What is needed -> Without the pictures, print the lines running from the beginning of the material to the line containing "Gray moth on plant pot - Catocala", both ends included.

Study material ->
· · ·

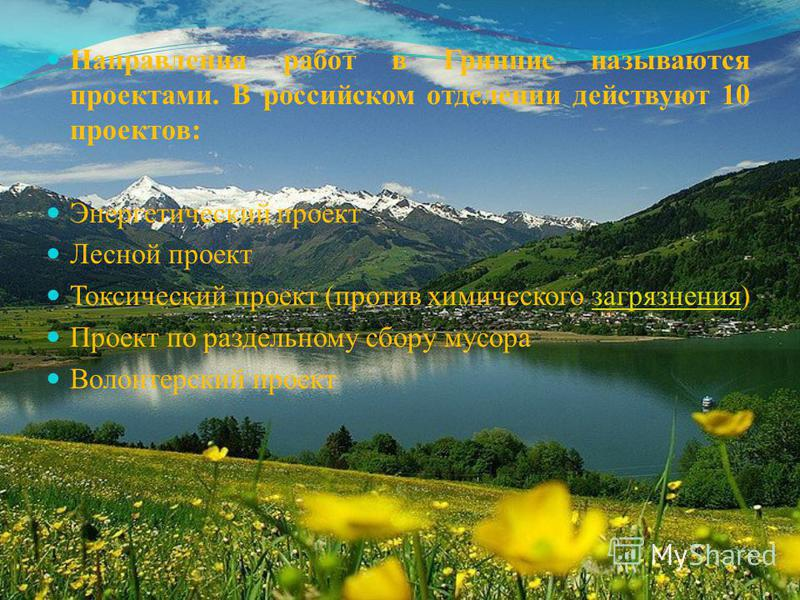 Направления работ в Гринпис называются проектами. В российском отделении действуют 10 проектов: Энергетический проект Лесной проект Токсический проект (против химического загрязнения)загрязнения Проект по раздельному сбору мусора Волонтерский проект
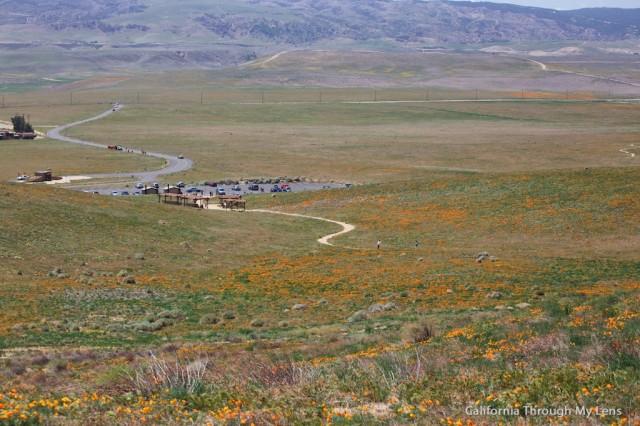Poppy Reserve 24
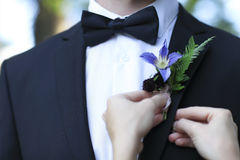 Bride adjusting boutonniere on grooms jacket royalty free stock photo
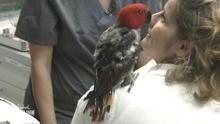 Papagei trauert um Herrchen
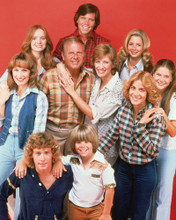 This is an image of Prints & Posters of Eight is Enough 298646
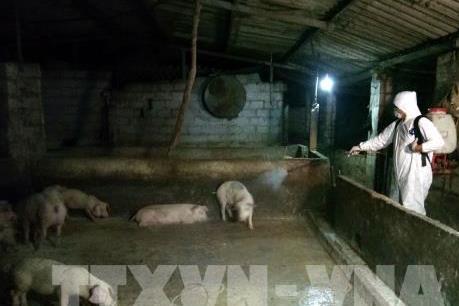 Các tỉnh, thành cấp bách ngăn chặn dịch tả lợn châu Phi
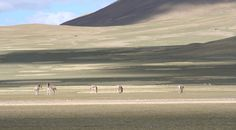 Chang Tang, Tibet- Swedish explorer Sven Hedin, in a crossing of Chang Tang, reported not seeing a single person for 81 days. It's a part of the remote Tibetan Plateau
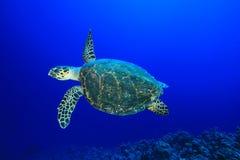 Tartaruga di Hawksbill Immagine Stock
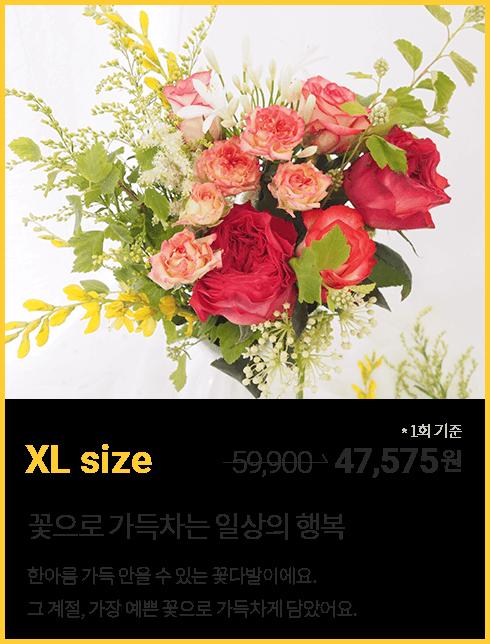 꽃 정기구독 XL 사이즈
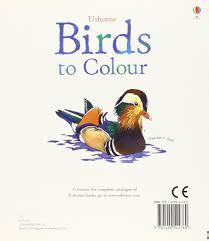 birds colour nature colouring books amazon uk megan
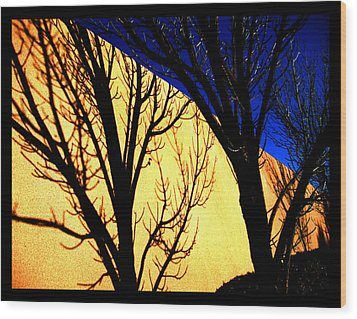 Wood Print featuring the photograph Santa Fe Afternoon by Susanne Still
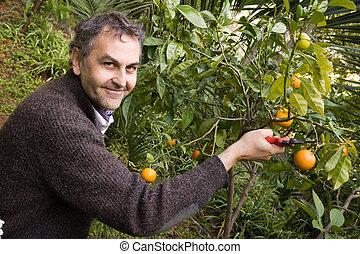 gardening in a private garden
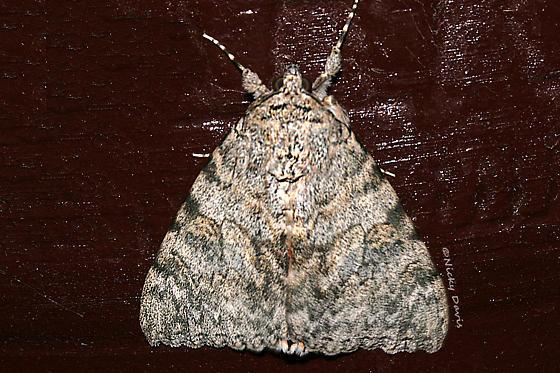 Gray moth on plant pot - Catocala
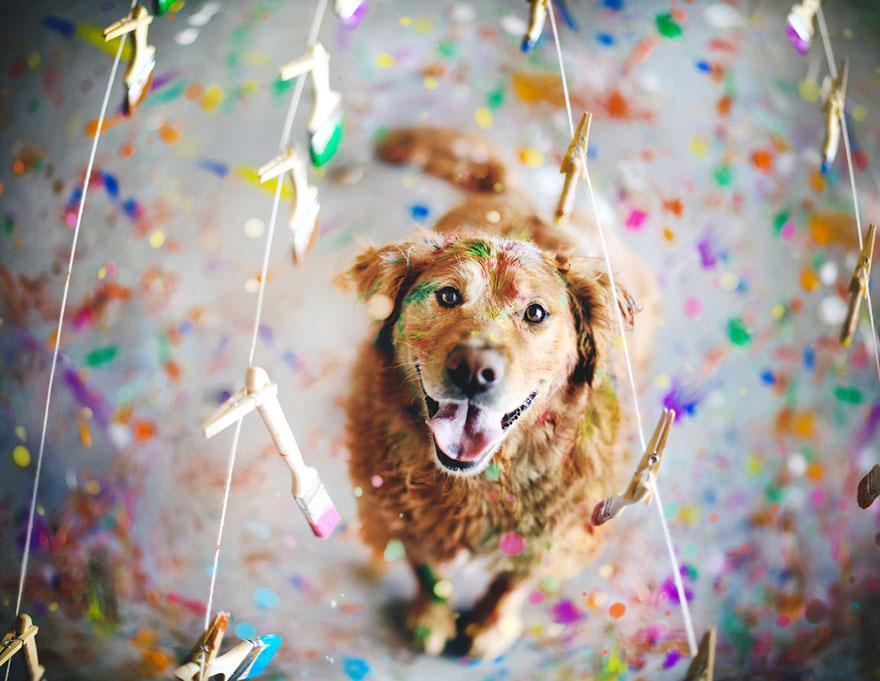 dog-photography-chuppy-golden-retriever-jessica-trinh-19.jpg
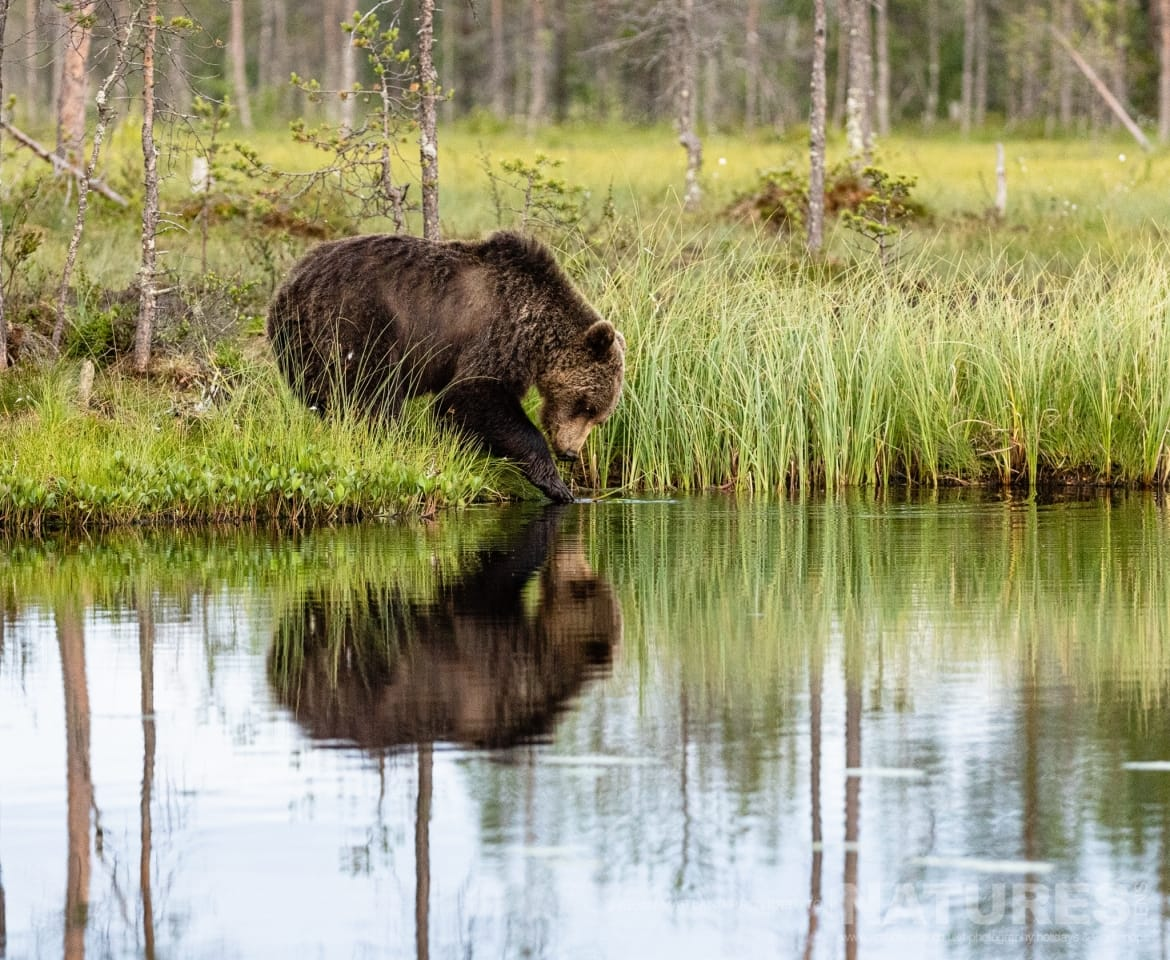 One of the brown bears reflected whilst at the lake edge image captured during the NaturesLens Majestic Brown Bears Cubs of Finland Photography Holiday
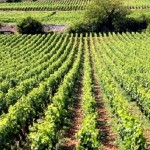 """2014.08.10 万欧兰葡萄酒俱乐部系列116,""""勃艮第行业协会官方认证初级课程"""""""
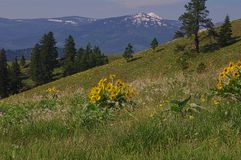 Wildflowers da raiz de Rocky Mountains Arrow Leaf Balsam foto de stock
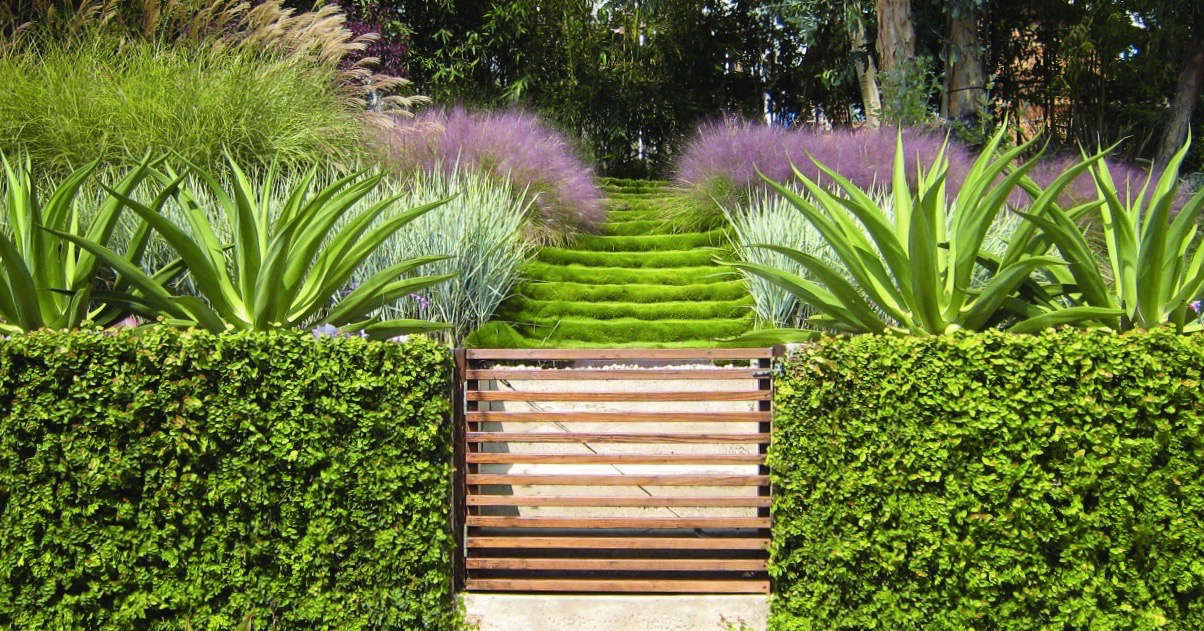 griffin-enright-muhlenbergia-slatted-gate-grasses-gardenista (1)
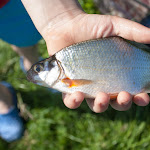 20150606_Fishing_Lysyn_016.jpg
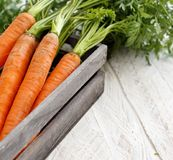 Fresh raw carrots with leaves. In a box on a wooden table Stock Photo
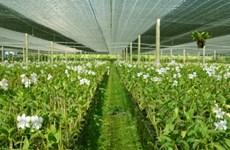 富安省投资5200亿越盾兴建高科技农业区基础设施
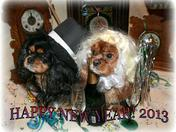 Happy New Year from Lizzy and Baxter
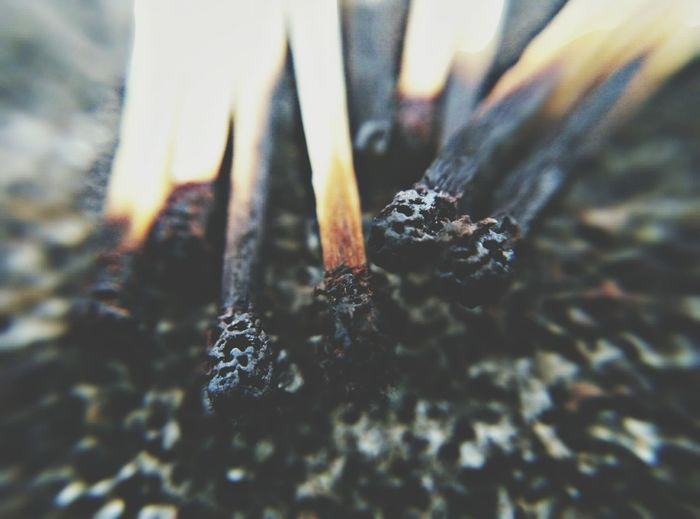 Matchstick Mathstick Burnt Burnt Stick Burnt Match Burnt Matches No People Inspired Inspirational Inspirations Independent  The Photojournalist - 2017 EyeEm Awards Getty Images half burnt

· · ·

Output for this exercise ->
 Направления работ в Гринпис называются проектами. В российском отделении действуют 10 проектов: Энергетический проект Лесной проект Токсический проект (против химического загрязнения)загрязнения Проект по раздельному сбору мусора Волонтерский проект
Poppy Reserve 24
 Bride adjusting boutonniere on grooms jacket royalty free stock photo
 Papagei trauert um Herrchen
 This is an image of Prints & Posters of Eight is Enough 298646
 Các tỉnh, thành cấp bách ngăn chặn dịch tả lợn châu Phi
 Chang Tang, Tibet- Swedish explorer Sven Hedin, in a crossing of Chang Tang, reported not seeing a single person for 81 days. It's a part of the remote Tibetan Plateau
 Tartaruga di Hawksbill Immagine Stock
 꽃 정기구독 XL 사이즈
 birds colour nature colouring books amazon uk megan
 Wood Print featuring the photograph Santa Fe Afternoon by Susanne Still
 gardening in a private garden
 Gray moth on plant pot - Catocala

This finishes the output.